=== Data extract ===
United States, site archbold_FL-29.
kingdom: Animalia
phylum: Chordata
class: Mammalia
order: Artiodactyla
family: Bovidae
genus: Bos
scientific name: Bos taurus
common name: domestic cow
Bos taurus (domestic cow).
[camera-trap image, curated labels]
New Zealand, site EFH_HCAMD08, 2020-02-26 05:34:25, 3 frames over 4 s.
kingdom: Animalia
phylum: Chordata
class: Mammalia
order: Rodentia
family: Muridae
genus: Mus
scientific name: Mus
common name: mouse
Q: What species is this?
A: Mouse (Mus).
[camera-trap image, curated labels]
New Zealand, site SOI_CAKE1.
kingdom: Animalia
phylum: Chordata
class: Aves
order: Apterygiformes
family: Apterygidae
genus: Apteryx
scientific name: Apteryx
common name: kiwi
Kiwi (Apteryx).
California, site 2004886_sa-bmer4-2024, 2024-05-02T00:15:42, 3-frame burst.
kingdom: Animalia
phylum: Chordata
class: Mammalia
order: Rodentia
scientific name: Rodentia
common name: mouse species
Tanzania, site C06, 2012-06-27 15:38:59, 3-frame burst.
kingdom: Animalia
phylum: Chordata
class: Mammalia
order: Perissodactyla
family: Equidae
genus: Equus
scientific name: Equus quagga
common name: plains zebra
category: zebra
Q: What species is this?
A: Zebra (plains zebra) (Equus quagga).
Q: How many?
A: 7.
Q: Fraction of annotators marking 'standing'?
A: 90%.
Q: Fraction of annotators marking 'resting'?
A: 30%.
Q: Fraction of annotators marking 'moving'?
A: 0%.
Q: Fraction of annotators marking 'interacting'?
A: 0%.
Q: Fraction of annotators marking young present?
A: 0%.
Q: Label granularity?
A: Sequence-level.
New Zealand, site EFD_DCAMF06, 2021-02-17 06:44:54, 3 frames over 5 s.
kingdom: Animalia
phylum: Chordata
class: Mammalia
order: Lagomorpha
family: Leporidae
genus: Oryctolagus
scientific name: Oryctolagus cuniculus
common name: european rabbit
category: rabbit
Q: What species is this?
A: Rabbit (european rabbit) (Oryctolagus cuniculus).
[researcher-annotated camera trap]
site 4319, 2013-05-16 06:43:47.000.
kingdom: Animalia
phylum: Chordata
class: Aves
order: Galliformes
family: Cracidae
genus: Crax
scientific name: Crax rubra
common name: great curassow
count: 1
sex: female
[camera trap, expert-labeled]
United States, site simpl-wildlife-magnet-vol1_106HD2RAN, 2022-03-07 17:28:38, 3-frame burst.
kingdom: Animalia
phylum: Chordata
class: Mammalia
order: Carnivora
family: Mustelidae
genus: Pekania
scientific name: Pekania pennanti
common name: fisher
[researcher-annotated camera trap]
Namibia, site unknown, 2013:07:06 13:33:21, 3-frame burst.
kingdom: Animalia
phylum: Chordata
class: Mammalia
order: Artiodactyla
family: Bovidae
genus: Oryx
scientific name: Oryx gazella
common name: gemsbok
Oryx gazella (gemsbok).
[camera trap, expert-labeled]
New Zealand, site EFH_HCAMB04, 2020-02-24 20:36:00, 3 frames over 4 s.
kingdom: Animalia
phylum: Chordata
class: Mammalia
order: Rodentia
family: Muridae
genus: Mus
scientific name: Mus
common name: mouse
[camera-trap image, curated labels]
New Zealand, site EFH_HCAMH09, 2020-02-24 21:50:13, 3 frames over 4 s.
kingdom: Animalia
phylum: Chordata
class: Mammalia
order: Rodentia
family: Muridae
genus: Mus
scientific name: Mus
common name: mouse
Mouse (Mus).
===
_Task objective:_
Go through the records and print each one exactly.

_Answer to this exercise:_
United States, site archbold_FL-29.
kingdom: Animalia
phylum: Chordata
class: Mammalia
order: Artiodactyla
family: Bovidae
genus: Bos
scientific name: Bos taurus
common name: domestic cow
Bos taurus (domestic cow).
[camera-trap image, curated labels]
New Zealand, site EFH_HCAMD08, 2020-02-26 05:34:25, 3 frames over 4 s.
kingdom: Animalia
phylum: Chordata
class: Mammalia
order: Rodentia
family: Muridae
genus: Mus
scientific name: Mus
common name: mouse
Q: What species is this?
A: Mouse (Mus).
[camera-trap image, curated labels]
New Zealand, site SOI_CAKE1.
kingdom: Animalia
phylum: Chordata
class: Aves
order: Apterygiformes
family: Apterygidae
genus: Apteryx
scientific name: Apteryx
common name: kiwi
Kiwi (Apteryx).
California, site 2004886_sa-bmer4-2024, 2024-05-02T00:15:42, 3-frame burst.
kingdom: Animalia
phylum: Chordata
class: Mammalia
order: Rodentia
scientific name: Rodentia
common name: mouse species
Tanzania, site C06, 2012-06-27 15:38:59, 3-frame burst.
kingdom: Animalia
phylum: Chordata
class: Mammalia
order: Perissodactyla
family: Equidae
genus: Equus
scientific name: Equus quagga
common name: plains zebra
category: zebra
Q: What species is this?
A: Zebra (plains zebra) (Equus quagga).
Q: How many?
A: 7.
Q: Fraction of annotators marking 'standing'?
A: 90%.
Q: Fraction of annotators marking 'resting'?
A: 30%.
Q: Fraction of annotators marking 'moving'?
A: 0%.
Q: Fraction of annotators marking 'interacting'?
A: 0%.
Q: Fraction of annotators marking young present?
A: 0%.
Q: Label granularity?
A: Sequence-level.
New Zealand, site EFD_DCAMF06, 2021-02-17 06:44:54, 3 frames over 5 s.
kingdom: Animalia
phylum: Chordata
class: Mammalia
order: Lagomorpha
family: Leporidae
genus: Oryctolagus
scientific name: Oryctolagus cuniculus
common name: european rabbit
category: rabbit
Q: What species is this?
A: Rabbit (european rabbit) (Oryctolagus cuniculus).
[researcher-annotated camera trap]
site 4319, 2013-05-16 06:43:47.000.
kingdom: Animalia
phylum: Chordata
class: Aves
order: Galliformes
family: Cracidae
genus: Crax
scientific name: Crax rubra
common name: great curassow
count: 1
sex: female
[camera trap, expert-labeled]
United States, site simpl-wildlife-magnet-vol1_106HD2RAN, 2022-03-07 17:28:38, 3-frame burst.
kingdom: Animalia
phylum: Chordata
class: Mammalia
order: Carnivora
family: Mustelidae
genus: Pekania
scientific name: Pekania pennanti
common name: fisher
[researcher-annotated camera trap]
Namibia, site unknown, 2013:07:06 13:33:21, 3-frame burst.
kingdom: Animalia
phylum: Chordata
class: Mammalia
order: Artiodactyla
family: Bovidae
genus: Oryx
scientific name: Oryx gazella
common name: gemsbok
Oryx gazella (gemsbok).
[camera trap, expert-labeled]
New Zealand, site EFH_HCAMB04, 2020-02-24 20:36:00, 3 frames over 4 s.
kingdom: Animalia
phylum: Chordata
class: Mammalia
order: Rodentia
family: Muridae
genus: Mus
scientific name: Mus
common name: mouse
[camera-trap image, curated labels]
New Zealand, site EFH_HCAMH09, 2020-02-24 21:50:13, 3 frames over 4 s.
kingdom: Animalia
phylum: Chordata
class: Mammalia
order: Rodentia
family: Muridae
genus: Mus
scientific name: Mus
common name: mouse
Mouse (Mus).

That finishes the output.